Supplied material:
+--
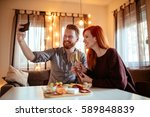 happy ginger couple enjoying...   Shutterstock . vector #589848839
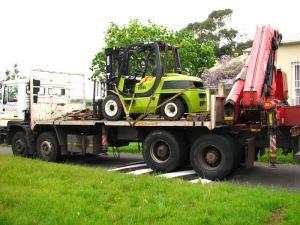 The crane truck arrives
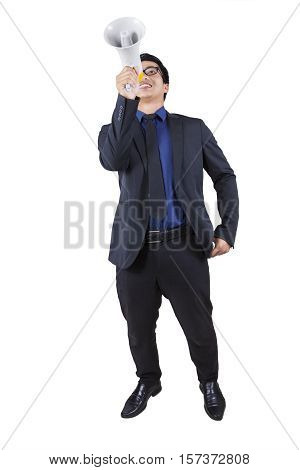 Asian businessman standing in the studio while speaking with a megaphone isolated on white background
+--
Exercise objective:
The full listing above, duplicated exactly and without its pictures, is the answer.

Answer to the problem:
 happy ginger couple enjoying...   Shutterstock . vector #589848839
 The crane truck arrives
 Asian businessman standing in the studio while speaking with a megaphone isolated on white background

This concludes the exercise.